Que d'histoires je pourrais vous conter de cette espèce! C'est près d'une des stations que nous avons traversées, qu'il y a trois ans, de pauvres femmes ont été surprises dans une ferme, et emmenées prisonnières par les Chayennes. L'une d'elles s'est pendue de désespoir, pour échapper aux violences qui l'attendaient. L'autre, forcée d'assouvir les passions du chef qui se l'était adjugée, a été condamnée aux services les plus abjects, et de plus s'est vue maltraitée, battue par les femmes de ce chef. Elle a été séparée de ses enfants, hormis d'un qu'elle allaitait encore, et presque réduite à mourir de faim. Vendue par son maître, elle est passée des mains d'un Chayenne à celle d'un Sioux, de celui-ci aux mains d'un autre chef. Enfin son premier maître est venu demander un jour de la racheter pour la brûler vive avec le jeune enfant encore à son sein. Le marché heureusement n'a pas été conclu, et après un an de ces misères sans nom, la pauvre femme a été échangée par ses bourreaux contre des prisonniers indiens qu'à leur tour avaient faits les blancs. La mère était redevenue libre, mais ses pauvres enfants étaient morts. Les petits êtres n'avaient pu résister à tous les mauvais traitements des Indiens!
Ne croiriez-vous pas entendre un roman, lire une page de Cooper ou d'Irving? Eh bien, tout cela s'est passé hier, et si vous demandez à Denver, à Julesburg, le nom de la malheureuse captive dont je viens de vous raconter les souffrances, tout le monde vous le dira.
A mesure que la malle s'avance rapide sur la route plane et poudreuse ouverte au milieu de la prairie, et que nous traversons des stations nouvelles, tous ces récits qu'on vient de me faire se représentent à mon souvenir. Ce n'est pas pour moi que j'ai peur, c'est pour ces femmes, c'est pour ces jeunes enfants que je rencontre à tous les relais. A côté des maisons de poste, des ruines d'édifices, des charpentes noircies témoignent de pillages et d'incendies récents. Le Peau-Rouge n'est pas loin; nous sommes sur son territoire. Le Peau-Rouge peut revenir tout à coup. N'est-il pas d'ailleurs en guerre ouverte avec les blancs? Et néanmoins le pionnier est toujours là; souvent il est revenu au même point rebâtir sa maison détruite! Quelle force fatale, quelle loi mystérieuse pousse ainsi cet homme en avant, malgré tous les obstacles? Pionniers du Far-West, vous êtes l'avant-garde de la civilisation, vous marchez avec le soleil, gloire à vous! Vous n'êtes ni des raffinés, ni des lettrés, mais vous êtes des hommes utiles, virils, de courageux travailleurs, d'énergiques colons. Devant vous disparaît la sauvagerie, devant vous le désert se transforme. Soldats obscurs du progrès, vous ne laisserez pas de nom dans l'histoire, bien que vous ayez fait de grandes choses; et néanmoins vous allez toujours en avant, obéissant au destin qui vous pousse: gloire à vous!

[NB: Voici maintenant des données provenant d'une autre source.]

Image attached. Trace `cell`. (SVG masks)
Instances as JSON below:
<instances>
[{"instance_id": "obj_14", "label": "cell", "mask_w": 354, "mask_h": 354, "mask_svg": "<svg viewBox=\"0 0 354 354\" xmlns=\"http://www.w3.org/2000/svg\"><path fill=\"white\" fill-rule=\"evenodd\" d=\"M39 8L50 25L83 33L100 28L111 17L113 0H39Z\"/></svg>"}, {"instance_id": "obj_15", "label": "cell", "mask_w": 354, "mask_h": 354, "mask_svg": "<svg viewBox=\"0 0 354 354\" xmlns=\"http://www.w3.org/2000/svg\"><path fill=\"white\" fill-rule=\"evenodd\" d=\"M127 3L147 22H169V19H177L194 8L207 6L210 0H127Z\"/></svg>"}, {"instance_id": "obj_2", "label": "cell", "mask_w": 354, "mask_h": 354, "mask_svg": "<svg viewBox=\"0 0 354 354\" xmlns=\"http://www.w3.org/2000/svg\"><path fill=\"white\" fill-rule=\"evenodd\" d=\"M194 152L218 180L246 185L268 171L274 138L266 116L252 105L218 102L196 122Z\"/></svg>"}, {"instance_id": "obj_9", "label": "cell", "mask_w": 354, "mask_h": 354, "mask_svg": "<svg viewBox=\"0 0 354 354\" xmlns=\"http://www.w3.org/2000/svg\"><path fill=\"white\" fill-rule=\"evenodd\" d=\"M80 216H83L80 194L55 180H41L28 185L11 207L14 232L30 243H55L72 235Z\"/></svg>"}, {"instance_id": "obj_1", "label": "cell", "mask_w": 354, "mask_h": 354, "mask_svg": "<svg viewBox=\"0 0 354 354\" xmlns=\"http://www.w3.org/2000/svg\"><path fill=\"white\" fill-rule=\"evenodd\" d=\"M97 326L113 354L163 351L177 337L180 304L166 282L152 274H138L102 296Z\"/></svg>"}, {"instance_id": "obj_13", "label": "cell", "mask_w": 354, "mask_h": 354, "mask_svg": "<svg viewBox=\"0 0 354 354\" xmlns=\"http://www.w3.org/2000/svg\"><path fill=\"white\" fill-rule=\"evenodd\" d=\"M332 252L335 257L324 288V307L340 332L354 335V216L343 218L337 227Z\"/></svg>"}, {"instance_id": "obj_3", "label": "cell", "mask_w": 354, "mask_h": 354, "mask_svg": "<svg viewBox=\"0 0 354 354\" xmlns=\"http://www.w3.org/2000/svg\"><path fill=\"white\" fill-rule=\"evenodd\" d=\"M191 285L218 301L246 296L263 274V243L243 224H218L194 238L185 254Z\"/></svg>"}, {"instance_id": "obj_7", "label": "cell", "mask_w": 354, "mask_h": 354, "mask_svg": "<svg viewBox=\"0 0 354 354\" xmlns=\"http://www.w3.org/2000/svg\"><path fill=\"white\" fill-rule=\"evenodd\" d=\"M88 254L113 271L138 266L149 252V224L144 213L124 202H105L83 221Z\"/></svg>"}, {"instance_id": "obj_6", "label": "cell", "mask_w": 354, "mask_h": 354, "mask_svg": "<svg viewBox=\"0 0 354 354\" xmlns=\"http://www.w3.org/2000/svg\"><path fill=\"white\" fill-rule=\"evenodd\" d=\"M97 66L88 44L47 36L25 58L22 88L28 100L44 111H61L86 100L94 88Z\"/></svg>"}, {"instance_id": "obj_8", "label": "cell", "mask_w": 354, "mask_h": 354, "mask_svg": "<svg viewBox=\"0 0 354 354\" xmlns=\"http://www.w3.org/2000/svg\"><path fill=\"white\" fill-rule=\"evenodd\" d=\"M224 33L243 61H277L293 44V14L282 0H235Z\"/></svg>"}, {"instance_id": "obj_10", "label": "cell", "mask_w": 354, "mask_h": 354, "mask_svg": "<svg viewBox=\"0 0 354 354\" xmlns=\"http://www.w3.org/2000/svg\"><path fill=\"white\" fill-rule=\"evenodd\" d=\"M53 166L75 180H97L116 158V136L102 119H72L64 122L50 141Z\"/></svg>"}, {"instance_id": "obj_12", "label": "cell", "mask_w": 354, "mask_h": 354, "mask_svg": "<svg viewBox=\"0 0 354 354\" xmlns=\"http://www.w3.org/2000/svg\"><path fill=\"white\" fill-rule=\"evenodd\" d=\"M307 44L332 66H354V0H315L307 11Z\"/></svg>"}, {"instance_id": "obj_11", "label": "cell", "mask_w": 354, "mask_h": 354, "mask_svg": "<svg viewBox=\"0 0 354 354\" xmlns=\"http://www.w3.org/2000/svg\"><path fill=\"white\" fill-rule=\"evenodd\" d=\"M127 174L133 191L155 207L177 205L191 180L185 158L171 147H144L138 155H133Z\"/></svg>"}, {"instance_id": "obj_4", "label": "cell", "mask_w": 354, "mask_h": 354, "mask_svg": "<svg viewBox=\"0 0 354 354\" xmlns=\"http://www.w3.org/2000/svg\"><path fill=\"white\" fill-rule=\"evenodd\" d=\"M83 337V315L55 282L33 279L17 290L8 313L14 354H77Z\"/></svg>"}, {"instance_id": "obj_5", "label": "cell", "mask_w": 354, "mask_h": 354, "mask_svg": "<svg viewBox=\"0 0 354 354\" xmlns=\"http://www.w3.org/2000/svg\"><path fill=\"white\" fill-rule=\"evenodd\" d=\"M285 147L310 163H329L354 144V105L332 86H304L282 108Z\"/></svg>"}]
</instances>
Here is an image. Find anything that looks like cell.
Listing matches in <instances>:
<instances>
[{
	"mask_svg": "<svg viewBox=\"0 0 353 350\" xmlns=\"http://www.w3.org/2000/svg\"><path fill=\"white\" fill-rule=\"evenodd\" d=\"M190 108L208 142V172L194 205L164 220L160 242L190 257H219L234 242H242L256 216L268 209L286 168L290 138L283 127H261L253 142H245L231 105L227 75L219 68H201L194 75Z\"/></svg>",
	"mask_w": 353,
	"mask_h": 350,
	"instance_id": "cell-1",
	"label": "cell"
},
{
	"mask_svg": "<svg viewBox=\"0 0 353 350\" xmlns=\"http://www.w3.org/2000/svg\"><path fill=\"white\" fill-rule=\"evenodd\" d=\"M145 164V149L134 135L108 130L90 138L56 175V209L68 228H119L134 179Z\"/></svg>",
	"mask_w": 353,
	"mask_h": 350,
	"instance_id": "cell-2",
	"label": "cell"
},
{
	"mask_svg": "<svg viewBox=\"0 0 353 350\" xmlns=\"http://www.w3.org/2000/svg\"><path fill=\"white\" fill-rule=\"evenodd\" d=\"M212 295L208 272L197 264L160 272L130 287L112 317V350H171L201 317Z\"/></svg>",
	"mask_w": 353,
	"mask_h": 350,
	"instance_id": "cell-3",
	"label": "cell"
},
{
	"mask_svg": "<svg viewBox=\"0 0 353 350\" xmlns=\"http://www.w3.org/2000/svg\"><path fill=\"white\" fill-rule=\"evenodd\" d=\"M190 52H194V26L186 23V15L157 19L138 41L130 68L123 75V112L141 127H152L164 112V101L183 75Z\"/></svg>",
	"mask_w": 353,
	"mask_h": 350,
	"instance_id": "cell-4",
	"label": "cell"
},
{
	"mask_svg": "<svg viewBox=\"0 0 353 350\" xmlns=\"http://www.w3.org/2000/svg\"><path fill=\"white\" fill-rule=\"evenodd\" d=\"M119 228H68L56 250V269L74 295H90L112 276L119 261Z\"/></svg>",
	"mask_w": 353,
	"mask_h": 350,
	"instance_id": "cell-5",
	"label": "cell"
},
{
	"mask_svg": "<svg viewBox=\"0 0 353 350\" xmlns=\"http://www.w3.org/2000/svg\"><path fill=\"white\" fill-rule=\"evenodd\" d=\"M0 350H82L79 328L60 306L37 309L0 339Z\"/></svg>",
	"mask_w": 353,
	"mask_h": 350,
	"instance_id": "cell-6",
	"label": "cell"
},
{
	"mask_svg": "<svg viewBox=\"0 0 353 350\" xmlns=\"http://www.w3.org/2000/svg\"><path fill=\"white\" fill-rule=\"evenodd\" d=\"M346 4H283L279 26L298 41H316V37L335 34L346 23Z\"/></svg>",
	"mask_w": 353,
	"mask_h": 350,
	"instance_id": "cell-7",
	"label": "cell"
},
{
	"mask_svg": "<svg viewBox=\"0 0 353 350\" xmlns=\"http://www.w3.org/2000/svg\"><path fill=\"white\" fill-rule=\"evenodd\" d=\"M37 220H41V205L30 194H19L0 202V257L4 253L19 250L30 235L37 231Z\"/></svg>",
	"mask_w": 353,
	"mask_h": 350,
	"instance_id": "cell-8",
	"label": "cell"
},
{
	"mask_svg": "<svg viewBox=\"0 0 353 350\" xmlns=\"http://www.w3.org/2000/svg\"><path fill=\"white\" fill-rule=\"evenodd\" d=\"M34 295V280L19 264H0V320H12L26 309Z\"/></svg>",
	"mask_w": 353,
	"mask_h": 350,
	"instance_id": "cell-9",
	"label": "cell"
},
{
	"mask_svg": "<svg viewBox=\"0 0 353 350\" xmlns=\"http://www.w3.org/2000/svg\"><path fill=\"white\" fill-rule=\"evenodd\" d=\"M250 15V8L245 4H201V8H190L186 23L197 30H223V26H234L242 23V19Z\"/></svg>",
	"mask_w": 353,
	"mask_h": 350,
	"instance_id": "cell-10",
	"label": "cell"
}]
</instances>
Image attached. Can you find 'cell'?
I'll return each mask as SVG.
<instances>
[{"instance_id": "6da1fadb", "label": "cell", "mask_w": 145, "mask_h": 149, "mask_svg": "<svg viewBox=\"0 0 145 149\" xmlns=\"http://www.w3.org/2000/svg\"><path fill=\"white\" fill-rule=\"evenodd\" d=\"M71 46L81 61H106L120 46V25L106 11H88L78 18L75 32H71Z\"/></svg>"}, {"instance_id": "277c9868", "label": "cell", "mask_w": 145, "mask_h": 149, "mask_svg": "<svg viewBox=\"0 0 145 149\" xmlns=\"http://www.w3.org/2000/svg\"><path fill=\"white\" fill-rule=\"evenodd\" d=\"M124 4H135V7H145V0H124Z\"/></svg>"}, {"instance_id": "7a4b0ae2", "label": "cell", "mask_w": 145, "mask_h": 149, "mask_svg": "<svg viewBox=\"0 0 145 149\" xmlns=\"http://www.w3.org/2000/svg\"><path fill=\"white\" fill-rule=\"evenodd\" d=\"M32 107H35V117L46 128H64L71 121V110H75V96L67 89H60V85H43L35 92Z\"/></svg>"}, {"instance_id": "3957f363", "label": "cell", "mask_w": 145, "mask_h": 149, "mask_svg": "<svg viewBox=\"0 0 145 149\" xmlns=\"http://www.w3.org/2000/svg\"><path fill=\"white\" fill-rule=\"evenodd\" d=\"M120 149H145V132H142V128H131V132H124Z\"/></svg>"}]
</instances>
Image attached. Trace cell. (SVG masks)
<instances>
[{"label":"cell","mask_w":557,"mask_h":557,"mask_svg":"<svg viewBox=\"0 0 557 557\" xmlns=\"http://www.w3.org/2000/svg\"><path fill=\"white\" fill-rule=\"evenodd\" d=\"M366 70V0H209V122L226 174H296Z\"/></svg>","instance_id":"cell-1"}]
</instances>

Excusez, mon cher ami, ce dithyrambe. Peut-être n'est-il pas à sa place dans une lettre; mais comment ne pas admirer ces hommes du Grand-Ouest? Savez-vous ce qu'on me raconte à l'instant? Dans un de ces relais de la diligence continentale perdu dans les solitudes, les Indiens se présentent un jour et demandent impérieusement à manger. Le maître de la station était seul. Il donne à ses visiteurs inattendus ce qu'il a de meilleur. Le repas fini:
—Maintenant, allume du feu, dit l'un des sauvages.
—Pourquoi faire?
—Nous voulons te faire rôtir. Allons pas de retards.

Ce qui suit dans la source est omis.